• **YOUR INSTRUCTIONS**:
Edit the entries so that every "grass lawn" becomes "turf" and nothing else changes. Leave the pictures out of your answer.

(Spatial question entries)
=====

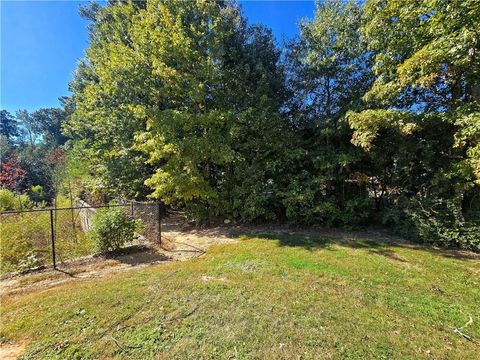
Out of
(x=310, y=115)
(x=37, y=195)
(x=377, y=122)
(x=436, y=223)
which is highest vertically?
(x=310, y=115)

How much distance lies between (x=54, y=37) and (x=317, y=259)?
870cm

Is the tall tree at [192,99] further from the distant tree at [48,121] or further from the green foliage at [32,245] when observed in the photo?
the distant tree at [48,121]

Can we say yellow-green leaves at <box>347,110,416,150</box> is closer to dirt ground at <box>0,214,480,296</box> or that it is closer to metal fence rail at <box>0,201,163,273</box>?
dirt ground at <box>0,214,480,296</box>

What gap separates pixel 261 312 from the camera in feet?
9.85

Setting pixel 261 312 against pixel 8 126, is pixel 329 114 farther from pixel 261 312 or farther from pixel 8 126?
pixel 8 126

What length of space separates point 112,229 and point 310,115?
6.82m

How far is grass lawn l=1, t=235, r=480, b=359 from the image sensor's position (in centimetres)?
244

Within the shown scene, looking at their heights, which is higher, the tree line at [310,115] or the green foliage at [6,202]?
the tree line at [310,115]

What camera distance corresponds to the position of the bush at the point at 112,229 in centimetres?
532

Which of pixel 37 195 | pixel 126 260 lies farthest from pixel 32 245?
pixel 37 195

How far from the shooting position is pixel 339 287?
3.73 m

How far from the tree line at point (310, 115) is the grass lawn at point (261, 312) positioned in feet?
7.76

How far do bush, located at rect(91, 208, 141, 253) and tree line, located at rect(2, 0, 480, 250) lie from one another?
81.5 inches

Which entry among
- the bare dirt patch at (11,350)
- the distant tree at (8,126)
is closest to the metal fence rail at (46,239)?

=====

• **ANSWER IN FULL**:
Out of
(x=310, y=115)
(x=37, y=195)
(x=377, y=122)
(x=436, y=223)
which is highest vertically?
(x=310, y=115)

How much distance lies between (x=54, y=37) and (x=317, y=259)?
870cm

Is the tall tree at [192,99] further from the distant tree at [48,121] or further from the green foliage at [32,245] when observed in the photo?
the distant tree at [48,121]

Can we say yellow-green leaves at <box>347,110,416,150</box> is closer to dirt ground at <box>0,214,480,296</box> or that it is closer to metal fence rail at <box>0,201,163,273</box>?
dirt ground at <box>0,214,480,296</box>

What gap separates pixel 261 312 from the camera in feet?
9.85

Setting pixel 261 312 against pixel 8 126, is pixel 329 114 farther from pixel 261 312 or farther from pixel 8 126?
pixel 8 126

What length of space separates point 112,229 and point 310,115?
6.82m

How far is turf l=1, t=235, r=480, b=359 from the image sensor's position (in centimetres)?
244

Within the shown scene, looking at their heights, which is higher, the tree line at [310,115] or the green foliage at [6,202]?
the tree line at [310,115]

What camera distance corresponds to the position of the bush at the point at 112,229 in centimetres?
532

Which of pixel 37 195 | pixel 126 260 lies farthest from pixel 32 245?
pixel 37 195

How far from the shooting position is pixel 339 287?
3.73 m

How far from the tree line at point (310, 115) is the turf at point (261, 312) positioned in feet?
7.76

How far do bush, located at rect(91, 208, 141, 253) and tree line, located at rect(2, 0, 480, 250) lie from one another?
81.5 inches

Which entry among
- the bare dirt patch at (11,350)
- the distant tree at (8,126)
is closest to the metal fence rail at (46,239)?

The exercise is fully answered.